Sunday, March 8, 2009

Never Tease a Weasel...


Over the years, I have had many people ask me about how to teach positive character to their children. Years ago, I thought you could teach it through books specifically designed for this purpose. We checked out books with titles like "Let's Talk about Whining" and "Let's talk about Lying" from the church library. We still own a book called "Never Tease a Weasel." It has been well over a decade since I have looked at this book but I can still recite:

                       Never tease a weasel,
                      
Now there's some good advice.
                      A weasel will not like it,

                     And teasing isn't nice.


But, you know what? Those books did not help one bit to teach my kids not to whine, lie or tease. It was like the books were one thing, life another.

My husband went to a seminar once and brought home some beautiful books with animal lessons. Each animal was supposed to teach a Biblical truth, a character trait for the children to emulate. They were beautiful books with matching coloring books. The kids enjoyed the stories and learning about the animals. One year I had Chad [then late middle school age] teach a lesson every week to Kari and Scotty for their science. The books were that good!
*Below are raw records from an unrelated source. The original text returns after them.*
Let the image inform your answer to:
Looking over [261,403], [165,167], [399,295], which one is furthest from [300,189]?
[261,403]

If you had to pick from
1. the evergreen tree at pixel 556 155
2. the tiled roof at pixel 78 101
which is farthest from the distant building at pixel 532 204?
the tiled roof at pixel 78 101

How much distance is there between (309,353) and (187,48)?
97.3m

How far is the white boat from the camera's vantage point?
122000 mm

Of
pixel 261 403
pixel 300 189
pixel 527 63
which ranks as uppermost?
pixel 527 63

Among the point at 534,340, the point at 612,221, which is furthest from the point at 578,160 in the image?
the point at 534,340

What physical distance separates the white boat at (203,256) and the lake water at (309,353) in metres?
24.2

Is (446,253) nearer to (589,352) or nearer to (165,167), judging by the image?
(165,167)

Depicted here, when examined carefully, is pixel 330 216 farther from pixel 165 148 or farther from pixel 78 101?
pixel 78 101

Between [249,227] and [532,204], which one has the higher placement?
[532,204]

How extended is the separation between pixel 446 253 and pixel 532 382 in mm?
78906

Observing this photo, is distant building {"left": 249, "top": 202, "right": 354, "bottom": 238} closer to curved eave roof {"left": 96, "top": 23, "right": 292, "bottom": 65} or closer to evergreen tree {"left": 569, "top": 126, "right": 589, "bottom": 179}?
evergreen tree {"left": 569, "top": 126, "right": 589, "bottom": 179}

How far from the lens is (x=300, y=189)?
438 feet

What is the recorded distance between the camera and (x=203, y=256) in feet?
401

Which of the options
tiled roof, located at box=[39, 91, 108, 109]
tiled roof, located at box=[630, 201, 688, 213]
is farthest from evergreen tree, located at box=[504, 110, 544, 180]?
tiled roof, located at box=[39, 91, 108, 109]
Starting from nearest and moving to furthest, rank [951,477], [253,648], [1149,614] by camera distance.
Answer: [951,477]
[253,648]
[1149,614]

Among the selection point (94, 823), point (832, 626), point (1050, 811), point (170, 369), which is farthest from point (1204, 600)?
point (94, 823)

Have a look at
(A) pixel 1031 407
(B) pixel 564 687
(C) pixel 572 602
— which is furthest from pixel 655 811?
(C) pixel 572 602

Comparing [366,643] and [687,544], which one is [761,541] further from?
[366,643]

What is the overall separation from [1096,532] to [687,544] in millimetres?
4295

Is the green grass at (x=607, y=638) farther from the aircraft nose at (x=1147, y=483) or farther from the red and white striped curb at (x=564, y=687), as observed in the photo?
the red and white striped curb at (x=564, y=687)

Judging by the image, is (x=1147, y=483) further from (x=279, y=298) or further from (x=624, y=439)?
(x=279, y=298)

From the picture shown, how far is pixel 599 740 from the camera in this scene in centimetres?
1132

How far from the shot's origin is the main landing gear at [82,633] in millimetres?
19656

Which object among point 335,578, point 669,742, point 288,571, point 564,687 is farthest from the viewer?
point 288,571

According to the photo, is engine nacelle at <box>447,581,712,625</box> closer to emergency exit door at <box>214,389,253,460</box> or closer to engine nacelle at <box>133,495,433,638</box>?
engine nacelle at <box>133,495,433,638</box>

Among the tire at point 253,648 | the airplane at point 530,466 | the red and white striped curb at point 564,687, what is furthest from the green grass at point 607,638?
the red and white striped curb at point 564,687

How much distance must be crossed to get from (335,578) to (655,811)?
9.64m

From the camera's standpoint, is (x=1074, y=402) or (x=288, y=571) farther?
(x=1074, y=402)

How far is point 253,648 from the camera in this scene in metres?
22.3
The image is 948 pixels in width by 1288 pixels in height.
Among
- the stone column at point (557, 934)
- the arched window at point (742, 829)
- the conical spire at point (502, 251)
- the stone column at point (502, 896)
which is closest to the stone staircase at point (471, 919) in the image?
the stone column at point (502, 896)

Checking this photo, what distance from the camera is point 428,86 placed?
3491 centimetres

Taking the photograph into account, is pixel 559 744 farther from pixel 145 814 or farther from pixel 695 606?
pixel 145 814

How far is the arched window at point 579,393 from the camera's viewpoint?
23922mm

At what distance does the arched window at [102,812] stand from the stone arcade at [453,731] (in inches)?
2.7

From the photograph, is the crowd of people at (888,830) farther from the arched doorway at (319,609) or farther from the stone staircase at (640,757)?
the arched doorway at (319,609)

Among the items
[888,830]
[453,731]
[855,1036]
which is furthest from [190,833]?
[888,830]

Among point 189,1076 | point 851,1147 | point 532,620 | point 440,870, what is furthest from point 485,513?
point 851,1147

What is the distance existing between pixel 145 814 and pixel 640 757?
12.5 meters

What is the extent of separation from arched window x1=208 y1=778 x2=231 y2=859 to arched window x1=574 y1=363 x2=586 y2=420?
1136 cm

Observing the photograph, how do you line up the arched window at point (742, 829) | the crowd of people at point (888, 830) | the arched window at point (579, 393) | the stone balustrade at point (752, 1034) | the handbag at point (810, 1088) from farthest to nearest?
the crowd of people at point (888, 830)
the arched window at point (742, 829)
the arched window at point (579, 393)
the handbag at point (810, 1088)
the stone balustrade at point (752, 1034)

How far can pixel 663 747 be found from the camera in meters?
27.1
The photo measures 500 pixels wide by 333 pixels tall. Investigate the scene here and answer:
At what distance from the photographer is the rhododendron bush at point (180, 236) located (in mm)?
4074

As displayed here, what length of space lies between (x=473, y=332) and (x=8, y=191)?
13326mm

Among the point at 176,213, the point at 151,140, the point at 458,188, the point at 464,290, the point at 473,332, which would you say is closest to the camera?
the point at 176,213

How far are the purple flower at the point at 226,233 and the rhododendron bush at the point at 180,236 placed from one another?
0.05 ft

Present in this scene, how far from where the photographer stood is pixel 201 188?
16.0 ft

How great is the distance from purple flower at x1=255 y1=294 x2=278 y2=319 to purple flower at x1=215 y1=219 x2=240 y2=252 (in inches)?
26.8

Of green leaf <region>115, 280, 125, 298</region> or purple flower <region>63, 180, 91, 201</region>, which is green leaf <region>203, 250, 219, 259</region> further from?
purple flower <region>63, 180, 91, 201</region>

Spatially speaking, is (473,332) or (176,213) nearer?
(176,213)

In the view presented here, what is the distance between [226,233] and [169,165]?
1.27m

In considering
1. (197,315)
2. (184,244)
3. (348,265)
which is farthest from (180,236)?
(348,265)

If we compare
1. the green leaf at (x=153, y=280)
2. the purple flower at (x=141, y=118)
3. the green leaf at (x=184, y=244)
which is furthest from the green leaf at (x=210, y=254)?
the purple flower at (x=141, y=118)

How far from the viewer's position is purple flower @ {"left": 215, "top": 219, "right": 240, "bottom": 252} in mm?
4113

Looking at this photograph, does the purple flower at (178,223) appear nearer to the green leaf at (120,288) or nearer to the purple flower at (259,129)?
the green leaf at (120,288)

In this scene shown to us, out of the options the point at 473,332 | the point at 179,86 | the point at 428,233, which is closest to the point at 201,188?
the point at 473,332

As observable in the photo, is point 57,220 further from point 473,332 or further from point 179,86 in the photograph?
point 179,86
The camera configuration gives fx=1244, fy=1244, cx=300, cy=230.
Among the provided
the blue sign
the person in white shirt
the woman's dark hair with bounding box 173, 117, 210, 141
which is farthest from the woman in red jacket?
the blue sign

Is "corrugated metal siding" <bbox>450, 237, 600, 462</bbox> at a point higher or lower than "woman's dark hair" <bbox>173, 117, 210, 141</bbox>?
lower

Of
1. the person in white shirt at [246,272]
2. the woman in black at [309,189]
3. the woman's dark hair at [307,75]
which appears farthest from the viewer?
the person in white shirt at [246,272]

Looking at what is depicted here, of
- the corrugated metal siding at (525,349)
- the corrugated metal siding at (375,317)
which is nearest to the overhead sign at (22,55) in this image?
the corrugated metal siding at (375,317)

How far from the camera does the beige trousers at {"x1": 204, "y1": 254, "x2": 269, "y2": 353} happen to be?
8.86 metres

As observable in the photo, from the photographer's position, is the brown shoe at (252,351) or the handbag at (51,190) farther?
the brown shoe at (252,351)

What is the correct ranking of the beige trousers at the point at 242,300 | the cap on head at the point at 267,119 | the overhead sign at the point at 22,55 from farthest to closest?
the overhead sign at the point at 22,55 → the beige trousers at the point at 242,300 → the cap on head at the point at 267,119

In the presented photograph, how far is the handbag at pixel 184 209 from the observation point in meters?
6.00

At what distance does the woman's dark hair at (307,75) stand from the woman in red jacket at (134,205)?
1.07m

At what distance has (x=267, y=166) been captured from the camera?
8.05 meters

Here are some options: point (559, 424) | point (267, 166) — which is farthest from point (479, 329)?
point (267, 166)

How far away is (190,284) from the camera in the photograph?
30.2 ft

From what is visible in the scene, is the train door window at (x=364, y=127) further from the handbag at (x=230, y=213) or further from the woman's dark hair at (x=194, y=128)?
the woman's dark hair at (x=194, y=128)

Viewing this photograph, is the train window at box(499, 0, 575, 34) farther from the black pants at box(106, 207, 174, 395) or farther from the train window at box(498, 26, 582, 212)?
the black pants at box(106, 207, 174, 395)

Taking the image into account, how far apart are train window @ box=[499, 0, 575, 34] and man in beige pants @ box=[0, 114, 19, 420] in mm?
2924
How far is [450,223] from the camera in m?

There were ducks and wolves and all sorts of interesting facts woven into the fiber of the underlying theme of teaching character. They loved those books! But, just because a baby duck has to obey his mother at the first call or he will be left in the nest of the hollow tree to die, it didn't make my kids want to obey when I first called. And, if you follow the logic of the book, the mother duck had some serious character issues of her own if she would leave a baby behind just because he didn't obey her the first time she called. I mean, he was her baby, after all.

Then I understood! Character is caught not taught!

The way to teach children how to be honest, is to be honest. [harder than reading a book called "Let's talk about honesty."]

The way to teach children compassion is to be compassionate.

Scary huh? You know it's true. Kids watch us like hawks and they don't miss a trick. They see if we give back the extra quarter the clerk gave us in our change. They see if we help a neighbor or look the other way so we can avoid them. They know if we pick up the phone when we know it is our mother-in-law on the other end. They hear us gossip. Don't get discouraged! Granted, we are not perfect and we make mistakes; but I think realizing that we are teaching character when we think our kids are not looking, will make us better parents-- better people- and better ambassadors for Christ! And, we don't have to be perfect to do a good job.

Character is caught, not taught.

Next time I will talk about another way to share your core beliefs related to character with your children. [Never Tease a Weasel part 2]

Take care,
Jill

[Photos: The kids learning the value of hard work and being good workers; Chad reading to siblings, showing kindness and compassion]

2 comments:

  1. Ain't that the truth!!!

    I mumbled a post similar to this several months ago. I fully and wholeheartedly agree with you.